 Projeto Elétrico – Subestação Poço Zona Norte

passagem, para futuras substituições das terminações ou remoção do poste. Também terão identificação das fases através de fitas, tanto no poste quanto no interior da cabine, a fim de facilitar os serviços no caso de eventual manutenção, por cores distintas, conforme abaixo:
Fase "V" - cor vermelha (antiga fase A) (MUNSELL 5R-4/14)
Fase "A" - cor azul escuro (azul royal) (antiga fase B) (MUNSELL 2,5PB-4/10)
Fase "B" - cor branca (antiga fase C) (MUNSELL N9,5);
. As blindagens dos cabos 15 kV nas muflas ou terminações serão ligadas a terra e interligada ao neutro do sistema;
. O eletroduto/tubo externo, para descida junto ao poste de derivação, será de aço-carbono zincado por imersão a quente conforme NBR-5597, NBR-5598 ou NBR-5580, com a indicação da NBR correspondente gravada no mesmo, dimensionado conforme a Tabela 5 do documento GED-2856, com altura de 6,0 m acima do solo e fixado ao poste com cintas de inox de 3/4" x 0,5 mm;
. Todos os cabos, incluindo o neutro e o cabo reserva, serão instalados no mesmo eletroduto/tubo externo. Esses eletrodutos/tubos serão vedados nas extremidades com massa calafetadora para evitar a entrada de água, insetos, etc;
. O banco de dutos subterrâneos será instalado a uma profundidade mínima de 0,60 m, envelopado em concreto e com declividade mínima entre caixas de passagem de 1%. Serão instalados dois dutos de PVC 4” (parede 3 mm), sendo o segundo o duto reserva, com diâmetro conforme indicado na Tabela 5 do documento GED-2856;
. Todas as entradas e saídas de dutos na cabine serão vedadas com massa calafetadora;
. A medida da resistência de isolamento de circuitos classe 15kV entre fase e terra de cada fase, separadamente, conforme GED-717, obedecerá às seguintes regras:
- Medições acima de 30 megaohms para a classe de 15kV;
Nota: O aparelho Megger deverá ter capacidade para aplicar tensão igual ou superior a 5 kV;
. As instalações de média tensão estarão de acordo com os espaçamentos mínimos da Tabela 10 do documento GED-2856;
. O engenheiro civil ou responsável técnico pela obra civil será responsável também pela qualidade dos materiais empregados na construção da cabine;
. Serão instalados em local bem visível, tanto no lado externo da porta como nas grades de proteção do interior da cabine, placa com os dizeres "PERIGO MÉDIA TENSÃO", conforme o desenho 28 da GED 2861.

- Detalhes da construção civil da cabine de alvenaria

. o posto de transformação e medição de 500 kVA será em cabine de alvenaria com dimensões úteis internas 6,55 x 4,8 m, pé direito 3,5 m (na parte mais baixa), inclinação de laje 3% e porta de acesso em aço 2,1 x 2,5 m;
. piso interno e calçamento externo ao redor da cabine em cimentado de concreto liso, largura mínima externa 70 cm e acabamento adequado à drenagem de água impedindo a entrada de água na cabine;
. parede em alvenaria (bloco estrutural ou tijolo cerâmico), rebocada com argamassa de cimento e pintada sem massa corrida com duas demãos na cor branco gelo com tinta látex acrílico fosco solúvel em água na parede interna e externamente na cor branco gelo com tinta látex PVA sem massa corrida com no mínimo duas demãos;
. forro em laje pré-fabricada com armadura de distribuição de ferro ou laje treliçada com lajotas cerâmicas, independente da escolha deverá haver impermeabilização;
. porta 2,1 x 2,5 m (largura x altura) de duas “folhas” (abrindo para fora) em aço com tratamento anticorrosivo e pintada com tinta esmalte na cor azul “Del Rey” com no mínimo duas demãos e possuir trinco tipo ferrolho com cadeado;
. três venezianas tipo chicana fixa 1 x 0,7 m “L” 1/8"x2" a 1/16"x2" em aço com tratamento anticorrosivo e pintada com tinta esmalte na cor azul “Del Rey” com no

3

- - - - - - -

• [TASK PROMPT]: The answer must be every line from the records above that contains "eletroduto".

• [TASK SOLUTION]:
. O eletroduto/tubo externo, para descida junto ao poste de derivação, será de aço-carbono zincado por imersão a quente conforme NBR-5597, NBR-5598 ou NBR-5580, com a indicação da NBR correspondente gravada no mesmo, dimensionado conforme a Tabela 5 do documento GED-2856, com altura de 6,0 m acima do solo e fixado ao poste com cintas de inox de 3/4" x 0,5 mm;
. Todos os cabos, incluindo o neutro e o cabo reserva, serão instalados no mesmo eletroduto/tubo externo. Esses eletrodutos/tubos serão vedados nas extremidades com massa calafetadora para evitar a entrada de água, insetos, etc;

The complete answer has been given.